> _WORK ORDER_: Output, without alteration, the first line of the entries and each line after it, stopping with the line that contains "common name: blue wildebeest".
INPUT RECORDS section start
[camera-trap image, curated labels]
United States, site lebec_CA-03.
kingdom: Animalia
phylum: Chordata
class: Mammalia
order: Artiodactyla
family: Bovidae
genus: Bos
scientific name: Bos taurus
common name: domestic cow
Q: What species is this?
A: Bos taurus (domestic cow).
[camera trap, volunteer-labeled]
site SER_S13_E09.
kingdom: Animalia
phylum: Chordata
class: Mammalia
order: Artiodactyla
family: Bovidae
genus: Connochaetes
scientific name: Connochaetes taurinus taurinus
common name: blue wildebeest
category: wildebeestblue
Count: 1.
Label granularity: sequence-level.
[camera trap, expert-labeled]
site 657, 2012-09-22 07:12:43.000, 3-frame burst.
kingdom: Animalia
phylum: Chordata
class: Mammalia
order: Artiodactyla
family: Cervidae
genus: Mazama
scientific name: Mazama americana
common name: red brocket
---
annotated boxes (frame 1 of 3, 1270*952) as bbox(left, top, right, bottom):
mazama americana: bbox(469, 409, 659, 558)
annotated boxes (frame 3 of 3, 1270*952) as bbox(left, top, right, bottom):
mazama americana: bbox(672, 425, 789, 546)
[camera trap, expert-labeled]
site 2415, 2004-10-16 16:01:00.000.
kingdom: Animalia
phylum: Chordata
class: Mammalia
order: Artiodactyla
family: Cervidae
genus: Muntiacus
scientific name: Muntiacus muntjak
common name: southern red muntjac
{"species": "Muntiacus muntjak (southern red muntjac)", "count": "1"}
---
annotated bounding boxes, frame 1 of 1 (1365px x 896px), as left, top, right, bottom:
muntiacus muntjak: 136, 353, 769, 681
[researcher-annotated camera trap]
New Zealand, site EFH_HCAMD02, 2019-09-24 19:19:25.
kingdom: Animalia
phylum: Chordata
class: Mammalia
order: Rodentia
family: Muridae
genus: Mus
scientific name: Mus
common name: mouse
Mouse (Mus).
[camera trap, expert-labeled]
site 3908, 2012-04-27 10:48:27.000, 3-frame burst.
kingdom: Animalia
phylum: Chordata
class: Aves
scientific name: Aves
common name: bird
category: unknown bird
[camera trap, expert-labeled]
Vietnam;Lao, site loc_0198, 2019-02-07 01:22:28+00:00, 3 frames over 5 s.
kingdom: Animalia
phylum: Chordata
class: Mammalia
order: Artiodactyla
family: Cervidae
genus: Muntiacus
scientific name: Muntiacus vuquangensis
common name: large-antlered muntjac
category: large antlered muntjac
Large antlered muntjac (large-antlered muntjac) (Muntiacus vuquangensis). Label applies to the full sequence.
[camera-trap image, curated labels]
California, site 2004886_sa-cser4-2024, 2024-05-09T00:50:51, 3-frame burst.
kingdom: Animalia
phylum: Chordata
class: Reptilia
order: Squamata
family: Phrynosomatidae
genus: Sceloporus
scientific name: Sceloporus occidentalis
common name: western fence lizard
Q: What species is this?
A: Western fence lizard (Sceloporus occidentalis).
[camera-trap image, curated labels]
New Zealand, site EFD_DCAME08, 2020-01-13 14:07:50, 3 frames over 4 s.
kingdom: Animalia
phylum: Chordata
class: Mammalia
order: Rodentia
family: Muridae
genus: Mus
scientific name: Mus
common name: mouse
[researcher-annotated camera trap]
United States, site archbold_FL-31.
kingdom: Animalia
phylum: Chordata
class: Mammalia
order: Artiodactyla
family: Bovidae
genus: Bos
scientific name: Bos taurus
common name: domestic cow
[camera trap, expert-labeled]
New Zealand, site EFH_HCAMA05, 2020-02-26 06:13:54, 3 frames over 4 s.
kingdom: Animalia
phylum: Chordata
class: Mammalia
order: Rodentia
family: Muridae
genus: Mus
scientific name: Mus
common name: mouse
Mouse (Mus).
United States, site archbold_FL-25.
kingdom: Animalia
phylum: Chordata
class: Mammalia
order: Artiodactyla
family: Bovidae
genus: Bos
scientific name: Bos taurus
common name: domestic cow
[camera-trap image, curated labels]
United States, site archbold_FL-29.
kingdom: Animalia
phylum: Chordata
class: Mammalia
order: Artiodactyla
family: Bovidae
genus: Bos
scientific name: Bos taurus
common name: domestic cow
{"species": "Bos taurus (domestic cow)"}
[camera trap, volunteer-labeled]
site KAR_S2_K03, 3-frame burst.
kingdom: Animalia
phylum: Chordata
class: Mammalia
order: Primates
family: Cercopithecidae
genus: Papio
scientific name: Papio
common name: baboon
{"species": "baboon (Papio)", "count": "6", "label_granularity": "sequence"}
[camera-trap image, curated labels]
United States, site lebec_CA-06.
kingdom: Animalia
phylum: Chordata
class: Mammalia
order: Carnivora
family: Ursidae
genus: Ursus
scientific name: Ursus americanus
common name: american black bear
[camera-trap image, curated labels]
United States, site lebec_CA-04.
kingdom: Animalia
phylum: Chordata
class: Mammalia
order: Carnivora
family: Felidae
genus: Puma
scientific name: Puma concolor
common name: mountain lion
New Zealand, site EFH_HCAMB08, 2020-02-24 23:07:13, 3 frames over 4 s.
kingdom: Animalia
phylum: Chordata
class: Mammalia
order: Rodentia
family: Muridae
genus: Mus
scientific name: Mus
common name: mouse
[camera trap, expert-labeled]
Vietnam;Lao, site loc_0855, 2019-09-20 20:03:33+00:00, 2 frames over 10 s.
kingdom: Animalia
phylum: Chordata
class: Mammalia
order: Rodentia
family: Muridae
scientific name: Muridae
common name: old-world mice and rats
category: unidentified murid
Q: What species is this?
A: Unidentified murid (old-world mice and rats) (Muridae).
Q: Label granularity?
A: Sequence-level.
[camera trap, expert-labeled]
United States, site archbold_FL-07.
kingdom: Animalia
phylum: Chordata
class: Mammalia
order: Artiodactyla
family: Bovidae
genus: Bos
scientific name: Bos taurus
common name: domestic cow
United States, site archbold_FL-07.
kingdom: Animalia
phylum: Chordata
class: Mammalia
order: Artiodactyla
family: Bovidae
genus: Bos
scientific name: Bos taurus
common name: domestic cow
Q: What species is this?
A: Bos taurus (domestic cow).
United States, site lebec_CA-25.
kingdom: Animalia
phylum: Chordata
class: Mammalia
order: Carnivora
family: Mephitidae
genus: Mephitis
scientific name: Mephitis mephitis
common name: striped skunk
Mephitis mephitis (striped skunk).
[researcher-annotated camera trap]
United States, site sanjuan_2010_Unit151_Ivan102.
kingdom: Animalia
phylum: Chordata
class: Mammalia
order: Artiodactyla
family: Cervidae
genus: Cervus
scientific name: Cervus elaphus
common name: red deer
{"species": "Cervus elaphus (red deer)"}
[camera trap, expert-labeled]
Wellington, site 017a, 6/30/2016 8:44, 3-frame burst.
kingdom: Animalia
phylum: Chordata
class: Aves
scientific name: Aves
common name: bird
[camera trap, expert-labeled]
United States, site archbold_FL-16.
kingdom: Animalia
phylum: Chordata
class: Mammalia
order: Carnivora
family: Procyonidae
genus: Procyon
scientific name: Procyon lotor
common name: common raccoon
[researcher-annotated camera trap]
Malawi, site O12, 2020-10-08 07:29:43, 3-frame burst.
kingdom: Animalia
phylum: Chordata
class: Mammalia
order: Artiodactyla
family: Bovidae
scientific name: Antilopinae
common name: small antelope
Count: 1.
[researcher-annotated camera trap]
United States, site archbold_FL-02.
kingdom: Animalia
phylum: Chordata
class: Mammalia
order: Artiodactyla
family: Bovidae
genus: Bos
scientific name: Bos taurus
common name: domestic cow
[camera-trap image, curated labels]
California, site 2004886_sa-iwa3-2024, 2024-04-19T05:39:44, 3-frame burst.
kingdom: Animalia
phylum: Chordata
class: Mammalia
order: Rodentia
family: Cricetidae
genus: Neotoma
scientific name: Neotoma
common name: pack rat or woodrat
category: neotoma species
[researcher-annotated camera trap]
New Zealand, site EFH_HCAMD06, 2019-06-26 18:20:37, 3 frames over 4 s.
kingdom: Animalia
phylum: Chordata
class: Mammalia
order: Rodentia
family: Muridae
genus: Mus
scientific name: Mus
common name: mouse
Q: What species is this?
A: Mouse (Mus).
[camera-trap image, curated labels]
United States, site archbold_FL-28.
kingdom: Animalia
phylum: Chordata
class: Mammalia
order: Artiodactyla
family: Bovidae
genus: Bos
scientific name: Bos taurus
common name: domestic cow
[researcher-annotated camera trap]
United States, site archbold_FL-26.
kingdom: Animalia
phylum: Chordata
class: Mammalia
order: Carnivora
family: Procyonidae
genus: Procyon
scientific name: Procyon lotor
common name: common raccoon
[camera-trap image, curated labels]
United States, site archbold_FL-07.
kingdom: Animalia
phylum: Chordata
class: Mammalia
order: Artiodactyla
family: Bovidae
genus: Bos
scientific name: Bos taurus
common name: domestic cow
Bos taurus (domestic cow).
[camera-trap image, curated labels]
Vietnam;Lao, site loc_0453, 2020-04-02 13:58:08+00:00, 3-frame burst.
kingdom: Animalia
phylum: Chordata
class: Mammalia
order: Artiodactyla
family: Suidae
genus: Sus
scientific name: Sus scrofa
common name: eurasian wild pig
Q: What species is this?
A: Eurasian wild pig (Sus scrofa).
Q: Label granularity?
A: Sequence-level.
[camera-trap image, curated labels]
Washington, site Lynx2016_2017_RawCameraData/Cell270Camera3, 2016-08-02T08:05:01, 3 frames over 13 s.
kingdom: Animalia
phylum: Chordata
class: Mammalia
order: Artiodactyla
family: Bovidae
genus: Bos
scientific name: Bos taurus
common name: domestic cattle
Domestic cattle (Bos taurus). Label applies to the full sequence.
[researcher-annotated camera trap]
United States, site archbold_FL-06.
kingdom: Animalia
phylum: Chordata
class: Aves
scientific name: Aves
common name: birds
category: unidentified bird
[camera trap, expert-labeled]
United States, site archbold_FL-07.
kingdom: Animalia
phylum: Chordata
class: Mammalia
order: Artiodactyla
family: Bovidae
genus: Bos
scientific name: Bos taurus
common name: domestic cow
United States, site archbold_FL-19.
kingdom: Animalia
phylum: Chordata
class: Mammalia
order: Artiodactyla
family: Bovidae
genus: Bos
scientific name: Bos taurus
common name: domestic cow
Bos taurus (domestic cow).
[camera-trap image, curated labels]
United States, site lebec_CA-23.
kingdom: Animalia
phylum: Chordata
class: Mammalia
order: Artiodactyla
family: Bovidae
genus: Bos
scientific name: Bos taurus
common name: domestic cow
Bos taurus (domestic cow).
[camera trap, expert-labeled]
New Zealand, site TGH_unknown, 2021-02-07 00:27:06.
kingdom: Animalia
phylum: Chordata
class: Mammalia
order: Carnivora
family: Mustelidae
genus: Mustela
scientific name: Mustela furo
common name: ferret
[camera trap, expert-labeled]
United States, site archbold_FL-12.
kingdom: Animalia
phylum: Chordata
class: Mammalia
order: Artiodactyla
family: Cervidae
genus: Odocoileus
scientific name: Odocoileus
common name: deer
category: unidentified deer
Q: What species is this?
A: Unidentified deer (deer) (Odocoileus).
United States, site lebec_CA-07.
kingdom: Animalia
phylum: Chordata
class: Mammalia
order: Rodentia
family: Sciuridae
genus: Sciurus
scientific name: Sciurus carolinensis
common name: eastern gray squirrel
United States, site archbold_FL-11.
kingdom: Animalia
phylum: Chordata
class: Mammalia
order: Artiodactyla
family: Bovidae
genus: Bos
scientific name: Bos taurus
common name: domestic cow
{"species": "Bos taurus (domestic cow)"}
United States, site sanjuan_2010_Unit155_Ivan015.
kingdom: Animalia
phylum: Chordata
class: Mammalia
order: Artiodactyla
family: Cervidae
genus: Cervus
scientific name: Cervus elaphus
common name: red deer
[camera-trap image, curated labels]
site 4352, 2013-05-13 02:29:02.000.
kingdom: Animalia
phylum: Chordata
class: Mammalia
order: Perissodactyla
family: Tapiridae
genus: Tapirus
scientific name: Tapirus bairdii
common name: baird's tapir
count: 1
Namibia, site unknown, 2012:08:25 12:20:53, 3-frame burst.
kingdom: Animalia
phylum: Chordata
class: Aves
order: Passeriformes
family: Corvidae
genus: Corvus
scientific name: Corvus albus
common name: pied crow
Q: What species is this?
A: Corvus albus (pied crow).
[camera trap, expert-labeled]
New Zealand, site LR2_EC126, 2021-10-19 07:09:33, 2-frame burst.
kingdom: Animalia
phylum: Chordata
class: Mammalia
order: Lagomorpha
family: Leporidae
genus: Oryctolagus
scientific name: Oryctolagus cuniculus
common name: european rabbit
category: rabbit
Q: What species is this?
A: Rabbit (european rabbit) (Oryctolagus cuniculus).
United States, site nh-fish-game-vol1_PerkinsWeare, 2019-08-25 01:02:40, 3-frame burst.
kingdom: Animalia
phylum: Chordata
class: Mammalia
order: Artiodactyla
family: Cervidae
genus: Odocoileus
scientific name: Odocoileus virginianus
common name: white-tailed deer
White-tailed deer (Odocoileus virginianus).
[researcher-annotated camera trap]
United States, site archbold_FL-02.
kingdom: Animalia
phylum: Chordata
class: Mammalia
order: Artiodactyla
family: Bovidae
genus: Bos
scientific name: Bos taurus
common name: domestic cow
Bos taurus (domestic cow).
INPUT RECORDS section end
> _TASK OUTPUT_:
[camera-trap image, curated labels]
United States, site lebec_CA-03.
kingdom: Animalia
phylum: Chordata
class: Mammalia
order: Artiodactyla
family: Bovidae
genus: Bos
scientific name: Bos taurus
common name: domestic cow
Q: What species is this?
A: Bos taurus (domestic cow).
[camera trap, volunteer-labeled]
site SER_S13_E09.
kingdom: Animalia
phylum: Chordata
class: Mammalia
order: Artiodactyla
family: Bovidae
genus: Connochaetes
scientific name: Connochaetes taurinus taurinus
common name: blue wildebeest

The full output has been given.